=== SUPPLIED DATA ===
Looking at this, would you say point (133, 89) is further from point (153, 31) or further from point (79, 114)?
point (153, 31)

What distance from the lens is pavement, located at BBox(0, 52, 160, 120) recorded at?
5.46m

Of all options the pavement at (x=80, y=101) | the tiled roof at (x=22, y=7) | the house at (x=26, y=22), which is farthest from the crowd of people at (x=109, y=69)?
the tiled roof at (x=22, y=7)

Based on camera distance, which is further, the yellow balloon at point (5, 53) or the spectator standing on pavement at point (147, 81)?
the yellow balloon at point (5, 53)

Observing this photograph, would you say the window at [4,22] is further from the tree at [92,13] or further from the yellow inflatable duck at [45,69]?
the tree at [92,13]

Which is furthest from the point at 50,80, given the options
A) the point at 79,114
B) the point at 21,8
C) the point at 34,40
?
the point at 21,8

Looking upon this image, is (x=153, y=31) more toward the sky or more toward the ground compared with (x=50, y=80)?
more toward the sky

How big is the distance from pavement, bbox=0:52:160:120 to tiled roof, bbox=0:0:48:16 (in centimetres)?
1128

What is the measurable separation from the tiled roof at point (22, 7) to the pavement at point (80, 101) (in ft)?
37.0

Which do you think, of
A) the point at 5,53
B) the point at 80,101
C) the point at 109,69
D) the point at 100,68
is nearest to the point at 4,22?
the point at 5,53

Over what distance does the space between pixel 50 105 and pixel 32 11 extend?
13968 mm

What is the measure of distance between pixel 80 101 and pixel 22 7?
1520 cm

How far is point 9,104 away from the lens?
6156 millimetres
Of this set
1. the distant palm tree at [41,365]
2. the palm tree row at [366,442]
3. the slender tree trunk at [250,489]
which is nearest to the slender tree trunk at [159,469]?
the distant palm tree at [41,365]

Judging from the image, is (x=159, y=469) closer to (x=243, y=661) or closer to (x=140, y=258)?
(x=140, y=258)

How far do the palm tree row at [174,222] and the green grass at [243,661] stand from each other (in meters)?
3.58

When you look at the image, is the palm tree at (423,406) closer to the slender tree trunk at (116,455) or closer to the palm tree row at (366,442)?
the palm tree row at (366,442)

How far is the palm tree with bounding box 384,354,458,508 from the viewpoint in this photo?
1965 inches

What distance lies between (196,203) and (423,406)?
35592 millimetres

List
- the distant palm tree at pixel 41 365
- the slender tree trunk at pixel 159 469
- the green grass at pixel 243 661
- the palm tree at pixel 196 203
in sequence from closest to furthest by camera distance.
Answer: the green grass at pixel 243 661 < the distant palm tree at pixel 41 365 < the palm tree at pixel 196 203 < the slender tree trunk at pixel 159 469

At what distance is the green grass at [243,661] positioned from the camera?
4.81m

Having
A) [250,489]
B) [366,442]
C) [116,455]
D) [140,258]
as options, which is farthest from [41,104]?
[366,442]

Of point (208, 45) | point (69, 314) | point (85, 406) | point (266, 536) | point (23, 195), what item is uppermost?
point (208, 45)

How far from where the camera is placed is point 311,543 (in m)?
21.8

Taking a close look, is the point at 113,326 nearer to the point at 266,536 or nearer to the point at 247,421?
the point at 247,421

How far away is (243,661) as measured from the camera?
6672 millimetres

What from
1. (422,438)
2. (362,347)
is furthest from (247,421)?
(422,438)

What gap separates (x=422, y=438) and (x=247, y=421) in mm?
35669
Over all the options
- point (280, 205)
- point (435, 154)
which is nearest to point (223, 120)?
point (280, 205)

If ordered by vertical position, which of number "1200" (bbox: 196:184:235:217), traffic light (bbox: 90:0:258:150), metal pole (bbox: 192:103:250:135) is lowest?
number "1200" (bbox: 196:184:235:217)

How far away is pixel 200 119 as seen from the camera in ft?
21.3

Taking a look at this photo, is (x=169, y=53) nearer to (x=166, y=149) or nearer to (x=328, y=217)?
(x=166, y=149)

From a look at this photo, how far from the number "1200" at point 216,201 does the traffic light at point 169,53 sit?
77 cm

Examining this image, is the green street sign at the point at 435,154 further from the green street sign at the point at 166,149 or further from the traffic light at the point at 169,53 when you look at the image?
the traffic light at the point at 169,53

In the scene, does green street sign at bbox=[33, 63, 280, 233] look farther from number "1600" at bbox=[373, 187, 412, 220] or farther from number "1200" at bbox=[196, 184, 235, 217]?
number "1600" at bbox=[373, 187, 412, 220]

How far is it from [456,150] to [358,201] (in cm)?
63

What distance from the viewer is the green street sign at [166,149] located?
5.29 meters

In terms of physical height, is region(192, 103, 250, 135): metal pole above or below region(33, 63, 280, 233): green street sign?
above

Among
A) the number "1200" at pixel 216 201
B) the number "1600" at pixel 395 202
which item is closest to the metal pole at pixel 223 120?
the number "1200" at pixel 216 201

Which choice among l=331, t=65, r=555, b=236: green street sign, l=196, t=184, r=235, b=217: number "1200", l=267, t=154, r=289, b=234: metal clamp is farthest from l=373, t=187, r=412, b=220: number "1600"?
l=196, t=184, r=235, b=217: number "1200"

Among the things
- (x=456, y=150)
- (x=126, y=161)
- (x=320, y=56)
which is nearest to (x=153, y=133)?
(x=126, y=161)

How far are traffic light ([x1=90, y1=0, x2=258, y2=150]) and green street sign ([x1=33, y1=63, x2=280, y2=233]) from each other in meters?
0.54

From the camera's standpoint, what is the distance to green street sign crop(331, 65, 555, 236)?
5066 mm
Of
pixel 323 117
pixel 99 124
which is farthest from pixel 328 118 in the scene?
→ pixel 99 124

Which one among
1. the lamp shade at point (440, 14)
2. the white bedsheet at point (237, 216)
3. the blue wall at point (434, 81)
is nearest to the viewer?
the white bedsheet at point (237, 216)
===
Copy out every line of the data above, exactly as given.

Looking at this, would you say point (133, 89) is further from point (153, 31) or further from point (79, 114)?
point (153, 31)

What distance from the lens is pavement, located at BBox(0, 52, 160, 120) recorded at?
5.46m

Of all options the pavement at (x=80, y=101) | the tiled roof at (x=22, y=7) | the house at (x=26, y=22), which is farthest from the crowd of people at (x=109, y=69)?
the tiled roof at (x=22, y=7)

Based on camera distance, which is further, the yellow balloon at point (5, 53) or the spectator standing on pavement at point (147, 81)?
the yellow balloon at point (5, 53)

Observing this photograph, would you say the window at [4,22] is further from the tree at [92,13] or further from the yellow inflatable duck at [45,69]?
the tree at [92,13]

Which is furthest from the point at 50,80, given the options
A) the point at 79,114
B) the point at 21,8
C) the point at 34,40
?
the point at 21,8

Looking upon this image, is (x=153, y=31) more toward the sky or more toward the ground compared with (x=50, y=80)?
more toward the sky

How big is the distance from pavement, bbox=0:52:160:120 to tiled roof, bbox=0:0:48:16 (in centimetres)?
1128

What is the measurable separation from the tiled roof at point (22, 7) to the pavement at point (80, 101) (in ft)?
37.0

Which do you think, of
A) the point at 5,53
B) the point at 80,101
C) the point at 109,69
D) the point at 100,68
is nearest to the point at 4,22?
the point at 5,53

Over what distance does the space between pixel 50 105 and pixel 32 11 extend?
13968 mm

What is the measure of distance between pixel 80 101 and pixel 22 7?
1520 cm

How far is point 9,104 away from the lens?
6156 millimetres
Of this set
1. the distant palm tree at [41,365]
2. the palm tree row at [366,442]
3. the slender tree trunk at [250,489]
which is nearest to the slender tree trunk at [159,469]?
the distant palm tree at [41,365]

Judging from the image, is (x=159, y=469) closer to (x=243, y=661) or closer to (x=140, y=258)?
(x=140, y=258)

How far do the palm tree row at [174,222] and the green grass at [243,661] stand from each other (in meters)?
3.58

When you look at the image, is the palm tree at (423,406) closer to the slender tree trunk at (116,455) or closer to the palm tree row at (366,442)?
the palm tree row at (366,442)

How far is the palm tree with bounding box 384,354,458,508 from the viewpoint in this photo?
1965 inches

What distance lies between (196,203) and (423,406)?
35592 millimetres

List
- the distant palm tree at pixel 41 365
- the slender tree trunk at pixel 159 469
- the green grass at pixel 243 661
- the palm tree at pixel 196 203
in sequence from closest to furthest by camera distance.
Answer: the green grass at pixel 243 661 < the distant palm tree at pixel 41 365 < the palm tree at pixel 196 203 < the slender tree trunk at pixel 159 469

At what distance is the green grass at [243,661] positioned from the camera?
4.81m

Having
A) [250,489]
B) [366,442]
C) [116,455]
D) [140,258]
as options, which is farthest from [41,104]?
[366,442]

Of point (208, 45) | point (69, 314) | point (85, 406) | point (266, 536) | point (23, 195), what item is uppermost?
point (208, 45)

How far from where the camera is placed is point 311,543 (in m)?
21.8

Taking a close look, is the point at 113,326 nearer to the point at 266,536 or nearer to the point at 247,421?
the point at 247,421

How far away is (243,661) as measured from the camera?
6672 millimetres

What from
1. (422,438)
2. (362,347)
is furthest from (247,421)?
(422,438)

What gap separates (x=422, y=438) and (x=247, y=421) in mm?
35669
Over all the options
- point (280, 205)
- point (435, 154)
which is nearest to point (223, 120)?
point (280, 205)

If ordered by vertical position, which of number "1200" (bbox: 196:184:235:217), traffic light (bbox: 90:0:258:150), metal pole (bbox: 192:103:250:135) is lowest?
number "1200" (bbox: 196:184:235:217)

How far away is pixel 200 119 as seen from the camera in ft?
21.3

Taking a look at this photo, is (x=169, y=53) nearer to (x=166, y=149) or nearer to (x=328, y=217)?
(x=166, y=149)

From a look at this photo, how far from the number "1200" at point 216,201 does the traffic light at point 169,53 sit?
77 cm

Examining this image, is the green street sign at the point at 435,154 further from the green street sign at the point at 166,149 or further from the traffic light at the point at 169,53 when you look at the image?
the traffic light at the point at 169,53

In the scene, does green street sign at bbox=[33, 63, 280, 233] look farther from number "1600" at bbox=[373, 187, 412, 220] or farther from number "1200" at bbox=[196, 184, 235, 217]?
number "1600" at bbox=[373, 187, 412, 220]

How far is it from [456,150] to [358,201] (in cm)?
63

What distance from the viewer is the green street sign at [166,149] located?
5.29 meters

In terms of physical height, is region(192, 103, 250, 135): metal pole above or below region(33, 63, 280, 233): green street sign?
above

Among
A) the number "1200" at pixel 216 201
B) the number "1600" at pixel 395 202
which item is closest to the metal pole at pixel 223 120?
the number "1200" at pixel 216 201

Which choice among l=331, t=65, r=555, b=236: green street sign, l=196, t=184, r=235, b=217: number "1200", l=267, t=154, r=289, b=234: metal clamp is farthest from l=373, t=187, r=412, b=220: number "1600"?
l=196, t=184, r=235, b=217: number "1200"

Among the things
- (x=456, y=150)
- (x=126, y=161)
- (x=320, y=56)
which is nearest to (x=153, y=133)?
(x=126, y=161)

How far are traffic light ([x1=90, y1=0, x2=258, y2=150]) and green street sign ([x1=33, y1=63, x2=280, y2=233]) from each other in meters?
0.54

From the camera's standpoint, what is the distance to green street sign crop(331, 65, 555, 236)?
5066 mm
Of
pixel 323 117
pixel 99 124
which is farthest from pixel 328 118 in the scene?
→ pixel 99 124

Which one among
1. the lamp shade at point (440, 14)
2. the white bedsheet at point (237, 216)
3. the blue wall at point (434, 81)
is nearest to the viewer?
the white bedsheet at point (237, 216)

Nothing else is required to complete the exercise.